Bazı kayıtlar
+++

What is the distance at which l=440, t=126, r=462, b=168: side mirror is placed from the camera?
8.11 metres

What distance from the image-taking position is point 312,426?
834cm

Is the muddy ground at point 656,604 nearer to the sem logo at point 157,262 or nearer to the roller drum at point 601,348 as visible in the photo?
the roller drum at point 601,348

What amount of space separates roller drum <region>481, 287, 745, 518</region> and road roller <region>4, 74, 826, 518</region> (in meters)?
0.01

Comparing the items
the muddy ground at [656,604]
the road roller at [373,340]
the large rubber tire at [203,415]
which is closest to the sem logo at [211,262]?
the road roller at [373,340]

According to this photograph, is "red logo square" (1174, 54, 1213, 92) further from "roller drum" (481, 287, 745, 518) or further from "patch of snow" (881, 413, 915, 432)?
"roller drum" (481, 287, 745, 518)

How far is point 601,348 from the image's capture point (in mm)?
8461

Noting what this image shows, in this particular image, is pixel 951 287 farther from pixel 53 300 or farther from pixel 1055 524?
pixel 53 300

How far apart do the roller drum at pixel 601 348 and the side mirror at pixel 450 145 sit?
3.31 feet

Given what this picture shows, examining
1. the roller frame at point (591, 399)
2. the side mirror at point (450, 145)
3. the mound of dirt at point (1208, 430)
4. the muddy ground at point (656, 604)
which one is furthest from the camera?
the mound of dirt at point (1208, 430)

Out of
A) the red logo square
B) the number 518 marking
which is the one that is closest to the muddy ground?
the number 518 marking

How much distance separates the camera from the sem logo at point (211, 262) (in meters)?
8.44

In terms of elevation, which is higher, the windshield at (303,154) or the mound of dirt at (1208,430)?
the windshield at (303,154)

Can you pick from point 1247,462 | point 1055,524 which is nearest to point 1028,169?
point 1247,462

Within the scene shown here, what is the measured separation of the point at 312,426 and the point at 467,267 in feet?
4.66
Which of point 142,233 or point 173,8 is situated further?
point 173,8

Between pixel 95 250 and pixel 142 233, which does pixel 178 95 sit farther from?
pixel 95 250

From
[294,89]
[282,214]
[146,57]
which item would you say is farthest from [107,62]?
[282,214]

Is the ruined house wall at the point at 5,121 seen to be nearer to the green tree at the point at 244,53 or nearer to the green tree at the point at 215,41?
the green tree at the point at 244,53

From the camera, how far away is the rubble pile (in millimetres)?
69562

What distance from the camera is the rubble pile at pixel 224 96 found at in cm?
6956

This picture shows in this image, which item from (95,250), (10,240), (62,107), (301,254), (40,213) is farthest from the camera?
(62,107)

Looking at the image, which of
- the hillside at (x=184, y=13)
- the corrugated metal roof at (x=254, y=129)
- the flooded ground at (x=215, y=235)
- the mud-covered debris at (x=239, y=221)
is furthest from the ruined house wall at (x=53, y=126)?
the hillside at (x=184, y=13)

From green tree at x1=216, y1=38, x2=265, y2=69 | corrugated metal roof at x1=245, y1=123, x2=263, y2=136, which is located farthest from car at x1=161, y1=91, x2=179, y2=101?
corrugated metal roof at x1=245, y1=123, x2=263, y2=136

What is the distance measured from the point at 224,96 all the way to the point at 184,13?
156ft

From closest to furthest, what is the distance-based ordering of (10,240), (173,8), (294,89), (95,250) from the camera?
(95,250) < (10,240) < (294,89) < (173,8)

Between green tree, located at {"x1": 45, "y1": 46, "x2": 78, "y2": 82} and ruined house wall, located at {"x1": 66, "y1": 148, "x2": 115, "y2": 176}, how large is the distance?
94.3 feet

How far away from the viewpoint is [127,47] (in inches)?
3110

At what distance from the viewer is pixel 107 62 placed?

+++

Yazılı yönerge – Yukarıdaki satırların tamamını, boş satırları atlayarak numaralı bir liste hâlinde yeniden yazar mısınız?

Alıştırma yanıtı –
1. What is the distance at which l=440, t=126, r=462, b=168: side mirror is placed from the camera?
2. 8.11 metres
3. What distance from the image-taking position is point 312,426?
4. 834cm
5. Is the muddy ground at point 656,604 nearer to the sem logo at point 157,262 or nearer to the roller drum at point 601,348 as visible in the photo?
6. the roller drum at point 601,348
7. What amount of space separates roller drum <region>481, 287, 745, 518</region> and road roller <region>4, 74, 826, 518</region> (in meters)?
8. 0.01
9. Comparing the items
10. the muddy ground at [656,604]
11. the road roller at [373,340]
12. the large rubber tire at [203,415]
13. which is closest to the sem logo at [211,262]?
14. the road roller at [373,340]
15. According to this photograph, is "red logo square" (1174, 54, 1213, 92) further from "roller drum" (481, 287, 745, 518) or further from "patch of snow" (881, 413, 915, 432)?
16. "roller drum" (481, 287, 745, 518)
17. How far is point 601,348 from the image's capture point (in mm)?
18. 8461
19. Noting what this image shows, in this particular image, is pixel 951 287 farther from pixel 53 300 or farther from pixel 1055 524?
20. pixel 53 300
21. How far apart do the roller drum at pixel 601 348 and the side mirror at pixel 450 145 sit?
22. 3.31 feet
23. Given what this picture shows, examining
24. 1. the roller frame at point (591, 399)
25. 2. the side mirror at point (450, 145)
26. 3. the mound of dirt at point (1208, 430)
27. 4. the muddy ground at point (656, 604)
28. which one is furthest from the camera?
29. the mound of dirt at point (1208, 430)
30. Out of
31. A) the red logo square
32. B) the number 518 marking
33. which is the one that is closest to the muddy ground?
34. the number 518 marking
35. How much distance separates the camera from the sem logo at point (211, 262) (in meters)?
36. 8.44
37. In terms of elevation, which is higher, the windshield at (303,154) or the mound of dirt at (1208,430)?
38. the windshield at (303,154)
39. Can you pick from point 1247,462 | point 1055,524 which is nearest to point 1028,169?
40. point 1247,462
41. Within the scene shown here, what is the measured separation of the point at 312,426 and the point at 467,267 in feet?
42. 4.66
43. Which of point 142,233 or point 173,8 is situated further?
44. point 173,8
45. Between pixel 95 250 and pixel 142 233, which does pixel 178 95 sit farther from?
46. pixel 95 250
47. From
48. [294,89]
49. [282,214]
50. [146,57]
51. which item would you say is farthest from [107,62]?
52. [282,214]
53. Is the ruined house wall at the point at 5,121 seen to be nearer to the green tree at the point at 244,53 or nearer to the green tree at the point at 215,41?
54. the green tree at the point at 244,53
55. From the camera, how far away is the rubble pile (in millimetres)?
56. 69562
57. What distance from the camera is the rubble pile at pixel 224 96 found at in cm?
58. 6956
59. This picture shows in this image, which item from (95,250), (10,240), (62,107), (301,254), (40,213) is farthest from the camera?
60. (62,107)
61. Looking at the image, which of
62. - the hillside at (x=184, y=13)
63. - the corrugated metal roof at (x=254, y=129)
64. - the flooded ground at (x=215, y=235)
65. - the mud-covered debris at (x=239, y=221)
66. is furthest from the ruined house wall at (x=53, y=126)?
67. the hillside at (x=184, y=13)
68. From green tree at x1=216, y1=38, x2=265, y2=69 | corrugated metal roof at x1=245, y1=123, x2=263, y2=136, which is located farthest from car at x1=161, y1=91, x2=179, y2=101?
69. corrugated metal roof at x1=245, y1=123, x2=263, y2=136
70. What is the distance measured from the point at 224,96 all the way to the point at 184,13?
71. 156ft
72. From closest to furthest, what is the distance-based ordering of (10,240), (173,8), (294,89), (95,250) from the camera?
73. (95,250) < (10,240) < (294,89) < (173,8)
74. Between green tree, located at {"x1": 45, "y1": 46, "x2": 78, "y2": 82} and ruined house wall, located at {"x1": 66, "y1": 148, "x2": 115, "y2": 176}, how large is the distance?
75. 94.3 feet
76. How far away from the viewpoint is [127,47] (in inches)?
77. 3110
78. At what distance from the viewer is pixel 107 62 placed?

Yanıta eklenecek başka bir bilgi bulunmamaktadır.